= FRAGMENT =
┌──
Typowym elementem tej infrastruktury jest stok zjazdowy. W Polsce stoki zjazdowe z wyciągami istnieją w 47 miejscowościach głównie na terenach górskich, choć nie jest to regułą: dobrej jakości stoki z wyciągami, naśnieżaniem i oświetleniem funkcjonują nawet w takich miejscowościach jak Gołdap na Mazurach czy Bytom na Górnym Śląsku. Poza tymi rozbudowanym ośrodkami, niewielkie stoki powstały w okresie przedwojennym w większości miast Ziem Odzyskanych, w których istniały dogodne warunki geofizyczne, czyli teren z około 30-metrowym, intensywnym spadkiem. Tego typu stoki powstały w większości w okresie przedwojennym, zarówno w miastach posiadających wzgórza morenowe (Zielona Góra, Żary), jak i w miastach położonych na zboczach dolin rzecznych (Ujście, Czarnków). Okres komunizmu na ogół zastopował rozwój infrastruktury sportów zimowych.

Dopiero niedawno na stoki narciarskie przerabia się wzniesienia o charakterze antropogenicznym, np. hałdy pokopalniane (Kamieniec koło Bełchatowa, Rybnik). Przed wykorzystywaniem sztucznych wzniesień dla tworzenia infrastruktury sportowej jest ogromną przyszłość, bowiem prawie każde większe polskie miasto takie wzniesienia posiada. Możliwe jest wykorzystanie w tym celu nawet zrekultywowanych hałd po śmietniskach. Brak stoków narciarskich tylko w nielicznych przypadkach można wytłumaczyć zupełnym brakiem sztucznych lub naturalnych wzniesień o wymaganym gradiencie. W większości przypadków za brak tej infrastruktury winić należy władze miejskie, które nie widzą potrzeby stworzenia tego typu infrastruktury, mimo jej niewielkich kosztów.

Budowa prostego stoku narciarskiego o co najmniej 150-metrowej długości nie jest zadaniem skomplikowanym technicznie. Konieczne są roboty ziemne, a w przypadku konieczności wycinki drzew proponuje się kompensację ilości wyciętego drzewostanu poprzez nasadzenie fragmentu nowego lasu w innym miejscu. Pozwoli to na zminimalizowanie degradacji środowiska naturalnego.

Proponowany prosty stok narciarski, jaki powinien się znaleźć w większości polskich miast, nie posiadałby wyciągu orczykowego i wymagałby tylko odpowiedniego przygotowania terenu. Służyłby on wyłącznie początkującym snowboarderom i narciarzom i jego zadaniem byłaby popularyzacja uprawiania sportów zimowych. Inwestycje usprawniające użytkowanie stoku (oświetlenie, wyciąg orczykowy, sztuczne naśnieżanie etc.) proponowane są dopiero po dłuższym okresie czasu, gdy sporty zimowe będą już wystarczająco spopularyzowane by wytworzyć wystarczający popyt dla ekonomicznej działalności wyciągu. Koszty takiej inwestycji wg kosztorysu dla Gorzowa z roku 2006 to ok. 600-700 tys. PLN.
└──
Zacytuj dosłownie część fragmentu o stokach narciarskich, zaczynając od „Typowym elementem tej” i kończąc na „infrastruktury sportów zimowych.”.

= POKAZANE DANE =
┌──
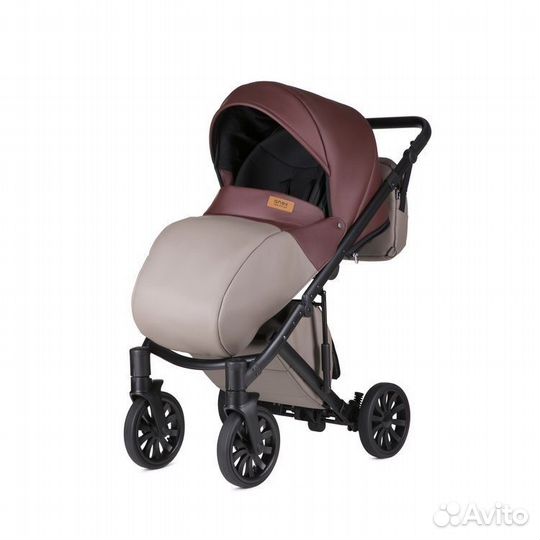 Коляска Anex Cross 3 в 1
└──
= ODPOWIEDŹ =
Typowym elementem tej infrastruktury jest stok zjazdowy. W Polsce stoki zjazdowe z wyciągami istnieją w 47 miejscowościach głównie na terenach górskich, choć nie jest to regułą: dobrej jakości stoki z wyciągami, naśnieżaniem i oświetleniem funkcjonują nawet w takich miejscowościach jak Gołdap na Mazurach czy Bytom na Górnym Śląsku. Poza tymi rozbudowanym ośrodkami, niewielkie stoki powstały w okresie przedwojennym w większości miast Ziem Odzyskanych, w których istniały dogodne warunki geofizyczne, czyli teren z około 30-metrowym, intensywnym spadkiem. Tego typu stoki powstały w większości w okresie przedwojennym, zarówno w miastach posiadających wzgórza morenowe (Zielona Góra, Żary), jak i w miastach położonych na zboczach dolin rzecznych (Ujście, Czarnków). Okres komunizmu na ogół zastopował rozwój infrastruktury sportów zimowych.